Remix.run Logo
catlifeonmars 5 days ago

> Have the LLM talk about what “truth” is and the nature of LLM hallucinations and it can cook up an explanation that demonstrates it completely understands the concepts.

There is not necessarily a connection between what an LLM understands and what it says. It’s totally possible to emit text that is logically consistent without understanding. As a trivial example, just quote from a physics textbook.

I’m not saying your premise is necessarily wrong: that LLMs can understand the difference between truth and falsehood. All I’m saying is you can’t infer that from the simple test of talking to an LLM.

ninetyninenine 5 days ago | parent [-]

>There is not necessarily a connection between what an LLM understands and what it says. It’s totally possible to emit text that is logically consistent without understanding. As a trivial example, just quote from a physics textbook.
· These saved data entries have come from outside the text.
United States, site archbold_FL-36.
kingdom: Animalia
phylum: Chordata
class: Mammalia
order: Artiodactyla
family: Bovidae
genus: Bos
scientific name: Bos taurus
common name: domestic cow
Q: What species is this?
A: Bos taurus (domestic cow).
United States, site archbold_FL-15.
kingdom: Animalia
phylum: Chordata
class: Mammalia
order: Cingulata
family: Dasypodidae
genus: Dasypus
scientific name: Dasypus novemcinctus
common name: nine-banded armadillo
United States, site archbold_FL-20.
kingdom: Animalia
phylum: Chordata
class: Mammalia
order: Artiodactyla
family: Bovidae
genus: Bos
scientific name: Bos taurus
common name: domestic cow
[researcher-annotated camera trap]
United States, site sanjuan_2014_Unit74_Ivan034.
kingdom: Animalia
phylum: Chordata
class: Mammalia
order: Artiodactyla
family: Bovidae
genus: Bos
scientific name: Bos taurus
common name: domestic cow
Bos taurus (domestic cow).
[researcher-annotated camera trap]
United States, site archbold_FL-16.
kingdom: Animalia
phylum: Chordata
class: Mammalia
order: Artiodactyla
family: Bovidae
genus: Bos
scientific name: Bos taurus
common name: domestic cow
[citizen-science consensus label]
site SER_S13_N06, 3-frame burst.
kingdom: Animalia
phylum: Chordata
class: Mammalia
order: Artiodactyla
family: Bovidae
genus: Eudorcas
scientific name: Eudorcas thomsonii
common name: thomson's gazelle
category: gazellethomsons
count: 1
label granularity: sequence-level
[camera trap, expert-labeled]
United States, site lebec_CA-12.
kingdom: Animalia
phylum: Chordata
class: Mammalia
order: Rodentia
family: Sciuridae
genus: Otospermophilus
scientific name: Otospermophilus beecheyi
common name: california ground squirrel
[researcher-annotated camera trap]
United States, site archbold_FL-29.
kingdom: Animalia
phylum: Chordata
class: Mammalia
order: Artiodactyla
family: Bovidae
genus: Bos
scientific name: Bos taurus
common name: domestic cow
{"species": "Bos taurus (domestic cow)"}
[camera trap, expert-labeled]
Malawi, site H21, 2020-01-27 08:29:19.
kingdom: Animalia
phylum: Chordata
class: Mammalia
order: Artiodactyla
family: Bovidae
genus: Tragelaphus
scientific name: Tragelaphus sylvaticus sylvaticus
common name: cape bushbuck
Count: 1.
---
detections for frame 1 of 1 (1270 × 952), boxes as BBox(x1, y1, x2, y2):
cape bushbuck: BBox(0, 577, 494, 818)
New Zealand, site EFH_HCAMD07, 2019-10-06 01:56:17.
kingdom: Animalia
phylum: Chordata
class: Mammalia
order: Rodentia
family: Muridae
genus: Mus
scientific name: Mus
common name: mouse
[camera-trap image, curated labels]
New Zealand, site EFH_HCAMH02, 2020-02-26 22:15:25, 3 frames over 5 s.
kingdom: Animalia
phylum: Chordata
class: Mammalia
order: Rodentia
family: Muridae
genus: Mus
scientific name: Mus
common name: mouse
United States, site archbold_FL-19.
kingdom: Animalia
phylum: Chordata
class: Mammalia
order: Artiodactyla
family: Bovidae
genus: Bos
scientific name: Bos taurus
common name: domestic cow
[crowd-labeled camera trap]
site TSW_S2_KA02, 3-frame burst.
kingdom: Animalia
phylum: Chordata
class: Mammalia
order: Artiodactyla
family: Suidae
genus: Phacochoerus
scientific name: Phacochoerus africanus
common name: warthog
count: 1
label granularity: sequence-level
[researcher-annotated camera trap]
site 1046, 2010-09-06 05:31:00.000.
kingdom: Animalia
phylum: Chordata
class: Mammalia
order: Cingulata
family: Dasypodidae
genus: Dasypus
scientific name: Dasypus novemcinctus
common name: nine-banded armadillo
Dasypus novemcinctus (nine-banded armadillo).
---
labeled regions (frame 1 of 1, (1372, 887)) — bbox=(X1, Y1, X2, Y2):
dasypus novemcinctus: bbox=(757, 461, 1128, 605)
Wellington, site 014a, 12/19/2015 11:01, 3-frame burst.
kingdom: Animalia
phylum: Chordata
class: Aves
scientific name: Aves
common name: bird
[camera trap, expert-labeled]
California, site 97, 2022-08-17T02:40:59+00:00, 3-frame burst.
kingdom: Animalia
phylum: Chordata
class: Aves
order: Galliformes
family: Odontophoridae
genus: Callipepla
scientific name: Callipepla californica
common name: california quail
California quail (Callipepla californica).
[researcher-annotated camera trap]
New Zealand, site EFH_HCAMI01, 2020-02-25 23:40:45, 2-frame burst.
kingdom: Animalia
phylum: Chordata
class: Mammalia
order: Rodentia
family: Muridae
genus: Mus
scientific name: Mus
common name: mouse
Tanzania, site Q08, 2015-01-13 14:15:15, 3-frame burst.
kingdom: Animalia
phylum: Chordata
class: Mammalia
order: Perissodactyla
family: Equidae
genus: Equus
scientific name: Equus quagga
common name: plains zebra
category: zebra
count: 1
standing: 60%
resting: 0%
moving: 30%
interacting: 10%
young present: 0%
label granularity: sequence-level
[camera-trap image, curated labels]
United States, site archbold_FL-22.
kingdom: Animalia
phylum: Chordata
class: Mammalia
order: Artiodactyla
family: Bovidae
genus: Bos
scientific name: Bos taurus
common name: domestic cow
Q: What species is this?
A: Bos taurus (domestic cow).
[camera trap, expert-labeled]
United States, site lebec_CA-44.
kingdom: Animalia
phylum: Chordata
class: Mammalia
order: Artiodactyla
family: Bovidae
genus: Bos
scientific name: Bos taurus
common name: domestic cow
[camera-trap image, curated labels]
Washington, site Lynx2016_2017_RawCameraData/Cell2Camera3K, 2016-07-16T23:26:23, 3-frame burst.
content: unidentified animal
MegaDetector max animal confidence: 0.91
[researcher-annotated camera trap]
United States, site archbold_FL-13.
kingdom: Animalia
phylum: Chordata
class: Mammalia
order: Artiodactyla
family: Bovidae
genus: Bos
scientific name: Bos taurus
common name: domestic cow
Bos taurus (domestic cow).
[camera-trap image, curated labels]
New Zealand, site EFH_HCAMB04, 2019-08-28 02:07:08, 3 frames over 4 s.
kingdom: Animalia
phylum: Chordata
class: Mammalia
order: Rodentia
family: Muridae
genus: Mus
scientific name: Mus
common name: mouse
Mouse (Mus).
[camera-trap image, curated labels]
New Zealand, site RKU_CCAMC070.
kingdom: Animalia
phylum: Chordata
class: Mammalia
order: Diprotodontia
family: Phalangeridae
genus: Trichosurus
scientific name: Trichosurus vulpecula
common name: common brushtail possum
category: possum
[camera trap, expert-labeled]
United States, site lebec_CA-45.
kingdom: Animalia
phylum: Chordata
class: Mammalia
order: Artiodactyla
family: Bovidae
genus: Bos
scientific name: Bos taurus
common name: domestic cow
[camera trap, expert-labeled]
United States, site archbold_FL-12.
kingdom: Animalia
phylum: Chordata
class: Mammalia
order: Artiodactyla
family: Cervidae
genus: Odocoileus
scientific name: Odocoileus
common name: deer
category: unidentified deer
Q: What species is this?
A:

This is true, but you could say the same thing about a human too right? There's no way to say there's a connection between what a human says and whether or not a human understands something. Right? We can't do mind reading here.

So how do we determine whether or not a human understands something? Based off of what the human tells us. So I'm just extrapolating that concept to the LLM. It knows things. Does it matter what the underlying mechanism is? If we get LLM output to be perfect in every way but the underlying mechanism is still feed forward networks with token prediction then I would still say it "understands" because that's the EXACT metric we use to determine whether a human "understands" things.

>I’m not saying your premise is necessarily wrong: that LLMs can understand the difference between truth and falsehood. All I’m saying is you can’t infer that from the simple test of talking to an LLM.

Totally understood. And I didn't say that it knew the difference. I was saying basically a different version of what you're saying.

You say: We can't determine if it knows the difference between truth and falsehood. I say: We can't determine if it doesn't know the difference between truth and falsehood.

Neither statement contradicts each other. The parent commenter imo was making a definitive statement in that he claims we know it doesn't understand and I was just contradicting that.